Trials document cover crop benefits in soil

LEXINGTON, Ill. — A team of Illinois State University researchers are evaluating the impact of cover crops on carbon sequestration and organic matter.

Rob Rhykerd, ISU Department of Agriculture soil science professor, detailed the early results of the trials at University Farm’s recent cover crop field day.

“One of the things with cover crops is the talk about being able to increase the organic carbon content in the soil,” Rhykerd said.

“If we can increase the organic matter content, that has a lot of benefits to our soils. Increased organic matter increases water-holding capacity, you have more organic matter, more nitrogen in the soil, that’s going to mineralize and be available to the crops. It helps the field to drain better, it helps improve soil structure and we could go on and on.”

The short-term impact of cover crops on the soil profile and organic carbon content study featured 2-acre plots of pennycress, cereal rye and a pea/clover/radish/oats mix, along with a check plot.

The trials began in the fall of 2020. Corn for silage was harvested early, allowing for the cover crops to be planted in September.

Biomass

The cover crops in the plots were terminated in the spring and the biomass was measured.

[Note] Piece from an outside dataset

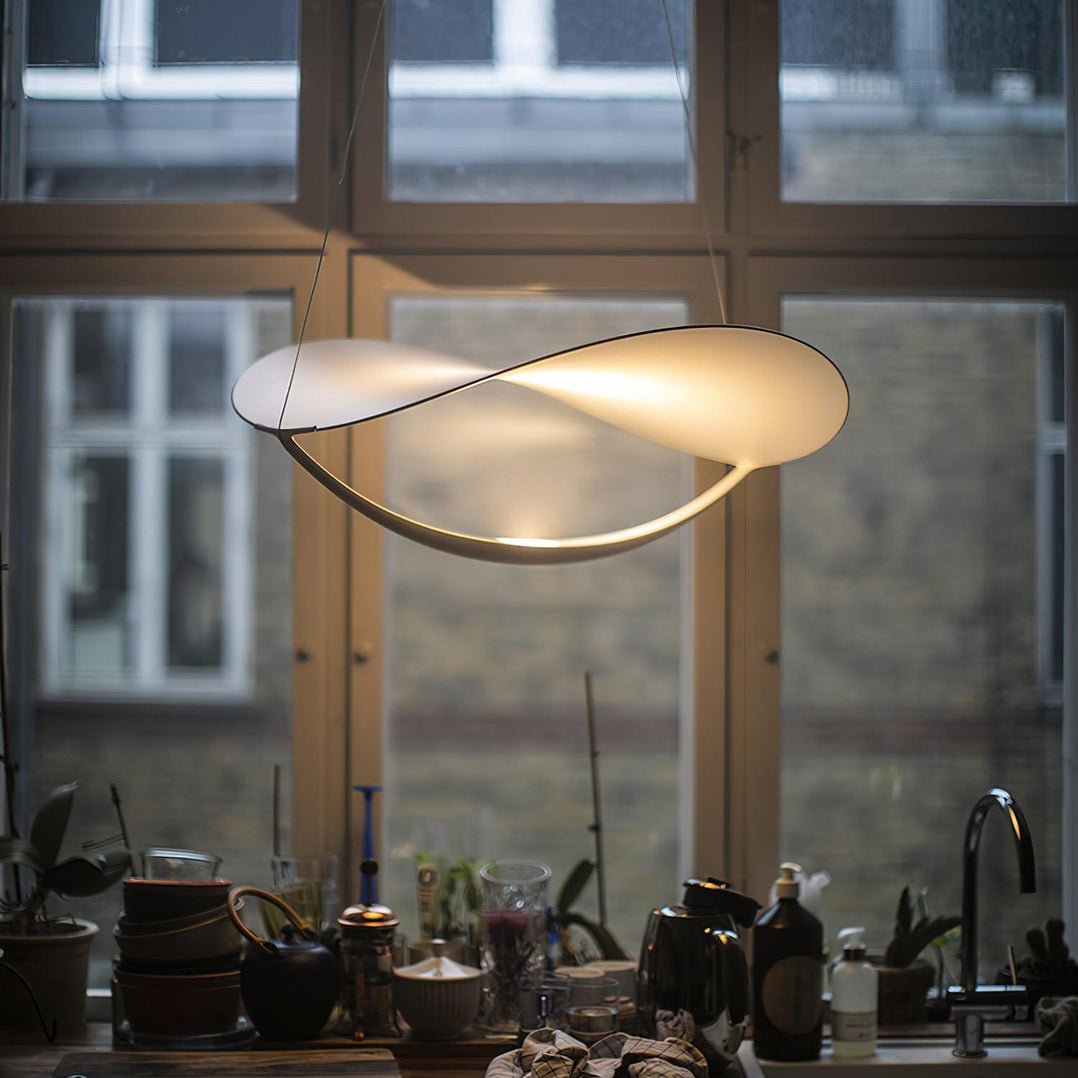 Plena Hanging Light Pendant Light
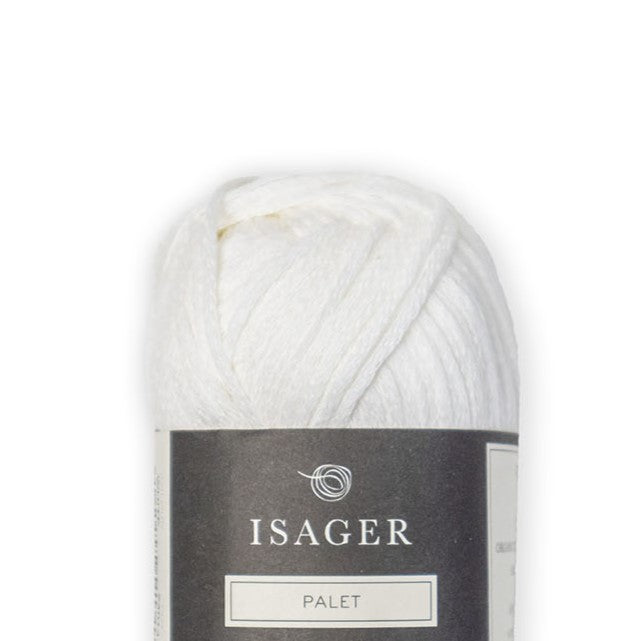 Isager - Palet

The cereal rye had 20.5 tons of above-ground biomass per hectare, or 2.47 acres, on a dry weight basis. The pea/clover/radish/oats mix produced 10.9 tons of biomass per hectare and the pennycress 5.7 tons per hectare.

Soil samples were also collected and analyzed.

“When we traditionally take a soil sample, we pull the core, 6, 7, 8 inches whatever, we homogenize it, send it off to the lab and we mix all of that up. So, we took a slightly different approach and with cover crops we want to see is there a short-term impact,” Rhykerd said.

Soil samples were collected in the fall of 2020 and June 5-12, 2021. Soil samples were collected to a depth of 20 centimeters, or 7.87 inches, and petitioned into 2-centimeter sections for the first 10 centimeters down through the profile.

“We really wanted to see in the short-term if we are building up organic matter in the surface that we’re missing when we take a homogenized sample. We then took another sample from 10 to 15 and 15 to 20 centimeters,” Rhykerd noted.

“When compared the samples from fall to spring, what was amazing was on the surface from the cereal rye, we nearly doubled the amount of organic matter. It went from about 5% in the fall and was up to 11% in the spring. We have the data from the fall of 2021 and it is still higher in the top 2 centimeters at the surface than it was the year before.

“The organic matter in the pea/clover/radish/oats mix also jumped. It was closer to 8% and went down a little bit in the fall. The pennycress was right there, as well.

“We saw a little bit of an increased from 2 to 4 centimeters, but by the time we got down to about 4 centimeters in the soil we’ve lost that.”

Carbon Sequestered

The total amount of carbon sequestered through the 20 centimeters of the soil profile from fall to spring was 2.8 tons per hectare for pennycress, 7.8 tons per hectare for pea/clover/radish/oats mix and 13.3 tons per hectare for cereal rye.

When soil samples are typically collected, the residue is cleared from the top of the soil and a sample is collected with a probe into the clear surface.

“We didn’t do that. We punched right through the residue because I wanted to know how much carbon was there in the system,” Rhykerd said.

“We’re going to keep looking at this long-term and see how quickly the organic matter moves down the soil profile. We’ve now added golden pennycress to the wild pennycress and we’ll compare those. We also added an annual rye cover crop last fall to the trials.

“One thing that’s really neat is where cereal rye was planted in 2020; you can still see that cereal rye on the surface. It’s still there and it’s still decomposing.”